--- Begin READING TEXT ---

Configuration Management with JSON (8.3)

Load and save configuration using JSON:

Read configuration from config.json
Use json.load() with context manager
Handle missing config with defaults
Save updated configuration back to file

import json
from pathlib import Path
from typing import Dict, Any

class ConfigManager:
    """Manage application configuration via JSON."""
    
    DEFAULT_CONFIG = {
        "input_directory": "data/input",
        "output_directory": "data/output",
        "log_levels": ["INFO", "WARNING", "ERROR", "CRITICAL"],
        "date_format": "%Y-%m-%d",
        "encoding": "utf-8"
    }
    
    def __init__(self, config_path: Path):
        self.config_path = config_path
        self.config = self._load_config()
    
    def _load_config(self) -> Dict[str, Any]:
        """Load configuration from JSON file."""
        if not self.config_path.exists():
            print(f"Config not found, creating default: {self.config_path}")
            self._save_config(self.DEFAULT_CONFIG)
            return self.DEFAULT_CONFIG.copy()
        
        with open(self.config_path, 'r', encoding='utf-8') as f:
            config = json.load(f)
            print(f"✓ Loaded config from {self.config_path}")
            return config
    
    def _save_config(self, config: Dict[str, Any]):
        """Save configuration to JSON file."""
        with open(self.config_path, 'w', encoding='utf-8') as f:
            json.dump(config, f, indent=4)
    
    def get(self, key: str, default: Any = None) -> Any:
        """Get configuration value."""
        return self.config.get(key, default)
    
    def update(self, key: str, value: Any):
        """Update configuration and save."""
        self.config[key] = value
        self._save_config(self.config)

Log File Parser (8.1)

Read and parse server log files:

Use context manager (with statement) for all file operations
Read files line by line for memory efficiency
Parse log format: DATE TIME LEVEL MESSAGE
Handle different encodings gracefully

from datetime import datetime
from pathlib import Path
from typing import List, Dict
import re

class LogParser:
    """Parse server log files."""
    
    LOG_PATTERN = re.compile(
        r'(\d{4}-\d{2}-\d{2})\s+(\d{2}:\d{2}:\d{2})\s+'
        r'(DEBUG|INFO|WARNING|ERROR|CRITICAL)\s+(.+)'
    )
    
    def __init__(self, encoding: str = 'utf-8'):
        self.encoding = encoding
        self.entries = []
    
    def parse_file(self, filepath: Path) -> List[Dict]:
        """Parse a log file and return list of log entries."""
        entries = []
        
        with open(filepath, 'r', encoding=self.encoding) as f:
            for line_num, line in enumerate(f, 1):
                line = line.strip()
                if not line:
                    continue
                
                entry = self._parse_line(line, line_num)
                if entry:
                    entries.append(entry)

--- End READING TEXT ---
--- Begin SUPPLIED INFORMATION ---

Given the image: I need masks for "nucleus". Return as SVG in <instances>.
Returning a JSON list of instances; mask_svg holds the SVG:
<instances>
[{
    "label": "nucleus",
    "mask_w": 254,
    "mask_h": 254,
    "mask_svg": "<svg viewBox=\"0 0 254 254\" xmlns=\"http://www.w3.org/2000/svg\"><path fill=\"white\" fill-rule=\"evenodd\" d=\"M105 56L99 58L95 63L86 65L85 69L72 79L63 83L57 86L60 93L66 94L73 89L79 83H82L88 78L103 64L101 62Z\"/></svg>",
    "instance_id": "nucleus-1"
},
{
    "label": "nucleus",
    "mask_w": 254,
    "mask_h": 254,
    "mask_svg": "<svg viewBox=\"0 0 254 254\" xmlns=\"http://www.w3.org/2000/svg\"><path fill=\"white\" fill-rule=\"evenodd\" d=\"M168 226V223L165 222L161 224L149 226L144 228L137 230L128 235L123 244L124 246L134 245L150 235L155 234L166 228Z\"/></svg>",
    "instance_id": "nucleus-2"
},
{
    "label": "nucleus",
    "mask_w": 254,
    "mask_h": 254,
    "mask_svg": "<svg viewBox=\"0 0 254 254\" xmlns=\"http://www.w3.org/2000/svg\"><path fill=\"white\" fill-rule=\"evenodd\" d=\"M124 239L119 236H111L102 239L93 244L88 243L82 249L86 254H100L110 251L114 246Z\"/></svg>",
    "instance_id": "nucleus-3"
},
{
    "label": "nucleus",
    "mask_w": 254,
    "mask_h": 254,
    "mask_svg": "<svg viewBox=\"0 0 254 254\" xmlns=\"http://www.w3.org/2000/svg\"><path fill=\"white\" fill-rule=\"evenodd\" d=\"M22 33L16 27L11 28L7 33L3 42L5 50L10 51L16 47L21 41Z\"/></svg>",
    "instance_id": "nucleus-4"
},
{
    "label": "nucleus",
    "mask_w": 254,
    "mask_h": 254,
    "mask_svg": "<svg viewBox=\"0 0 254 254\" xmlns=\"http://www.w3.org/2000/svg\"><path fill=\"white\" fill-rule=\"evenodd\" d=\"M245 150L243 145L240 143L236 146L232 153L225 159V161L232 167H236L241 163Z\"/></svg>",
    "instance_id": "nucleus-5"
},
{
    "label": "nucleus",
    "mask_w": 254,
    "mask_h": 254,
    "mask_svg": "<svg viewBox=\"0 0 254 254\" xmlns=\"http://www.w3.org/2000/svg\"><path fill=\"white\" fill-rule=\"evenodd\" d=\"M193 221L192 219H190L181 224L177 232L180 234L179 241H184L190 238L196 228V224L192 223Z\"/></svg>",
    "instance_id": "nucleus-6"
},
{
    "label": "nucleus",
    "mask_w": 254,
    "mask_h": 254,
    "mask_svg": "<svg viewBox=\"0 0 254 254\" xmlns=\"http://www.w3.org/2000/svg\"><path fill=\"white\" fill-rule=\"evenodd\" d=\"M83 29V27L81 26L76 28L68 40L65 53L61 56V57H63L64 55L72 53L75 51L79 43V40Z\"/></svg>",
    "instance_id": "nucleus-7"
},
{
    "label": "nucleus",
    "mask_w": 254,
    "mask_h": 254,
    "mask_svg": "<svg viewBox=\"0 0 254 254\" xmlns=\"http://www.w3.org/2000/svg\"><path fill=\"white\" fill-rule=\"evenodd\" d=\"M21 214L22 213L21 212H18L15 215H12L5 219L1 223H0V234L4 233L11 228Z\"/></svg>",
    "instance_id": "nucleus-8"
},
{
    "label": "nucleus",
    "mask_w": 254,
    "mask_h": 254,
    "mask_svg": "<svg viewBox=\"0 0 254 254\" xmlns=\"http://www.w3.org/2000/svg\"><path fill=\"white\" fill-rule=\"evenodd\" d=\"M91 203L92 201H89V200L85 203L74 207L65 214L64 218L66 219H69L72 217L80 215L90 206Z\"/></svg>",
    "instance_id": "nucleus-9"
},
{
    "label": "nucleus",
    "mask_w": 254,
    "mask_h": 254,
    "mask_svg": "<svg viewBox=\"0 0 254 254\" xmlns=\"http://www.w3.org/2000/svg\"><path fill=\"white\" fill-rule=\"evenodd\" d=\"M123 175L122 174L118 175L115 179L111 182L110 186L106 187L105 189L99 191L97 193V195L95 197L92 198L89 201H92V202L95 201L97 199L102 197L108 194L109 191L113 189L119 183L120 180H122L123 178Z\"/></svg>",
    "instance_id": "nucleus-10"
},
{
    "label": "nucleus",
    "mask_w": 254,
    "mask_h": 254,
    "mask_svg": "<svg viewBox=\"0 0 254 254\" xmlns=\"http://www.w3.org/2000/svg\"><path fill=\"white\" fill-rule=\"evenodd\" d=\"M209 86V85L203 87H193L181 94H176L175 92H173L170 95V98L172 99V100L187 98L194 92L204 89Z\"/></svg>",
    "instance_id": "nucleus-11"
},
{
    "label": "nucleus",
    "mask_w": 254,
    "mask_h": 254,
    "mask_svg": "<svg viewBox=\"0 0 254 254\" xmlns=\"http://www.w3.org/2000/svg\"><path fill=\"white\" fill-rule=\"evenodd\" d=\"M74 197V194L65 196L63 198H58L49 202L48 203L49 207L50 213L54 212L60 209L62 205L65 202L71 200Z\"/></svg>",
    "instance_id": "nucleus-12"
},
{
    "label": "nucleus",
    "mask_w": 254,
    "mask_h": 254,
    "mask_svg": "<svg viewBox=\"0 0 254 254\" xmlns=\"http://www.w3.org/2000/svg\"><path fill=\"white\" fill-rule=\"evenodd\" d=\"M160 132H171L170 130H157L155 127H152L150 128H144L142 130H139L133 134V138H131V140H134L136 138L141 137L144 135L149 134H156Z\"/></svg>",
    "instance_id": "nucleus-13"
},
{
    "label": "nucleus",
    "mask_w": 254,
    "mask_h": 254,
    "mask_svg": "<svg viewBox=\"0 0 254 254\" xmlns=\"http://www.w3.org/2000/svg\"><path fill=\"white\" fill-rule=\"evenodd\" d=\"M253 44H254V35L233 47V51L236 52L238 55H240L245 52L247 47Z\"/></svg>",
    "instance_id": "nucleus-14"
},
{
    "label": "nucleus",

--- End SUPPLIED INFORMATION ---

* GOALS
**a.** List every key defined in DEFAULT_CONFIG in the text on JSON configuration and log parsing.
**b.** Carry on the text on JSON configuration and log parsing from its final line.
The entries can be set aside.

* SET OF ANSWERS
**a.** input_directory, output_directory, log_levels, date_format, encoding

**b.**
        self.entries = entries
        print(f"✓ Parsed {len(entries)} log entries from {filepath.name}")
        return entries
    
    def _parse_line(self, line: str, line_num: int) -> Dict:
        """Parse a single log line."""
        match = self.LOG_PATTERN.match(line)
        if not match:
            return None
        
        date_str, time_str, level, message = match.groups()
        
        return {
            "line_number": line_num,
            "date": date_str,
            "time": time_str,
            "datetime": f"{date_str} {time_str}",
            "level": level,
            "message": message.strip()
        }
    
    def filter_by_level(self, levels: List[str]) -> List[Dict]:
        """Filter entries by log level."""
        return [e for e in self.entries if e["level"] in levels]
    
    def get_statistics(self) -> Dict:
        """Get log statistics."""
        stats = {"total": len(self.entries)}
        for level in ["DEBUG", "INFO", "WARNING", "ERROR", "CRITICAL"]:
            stats[level.lower()] = sum(
                1 for e in self.entries if e["level"] == level
            )
        return stats

CSV Data Processor (8.3)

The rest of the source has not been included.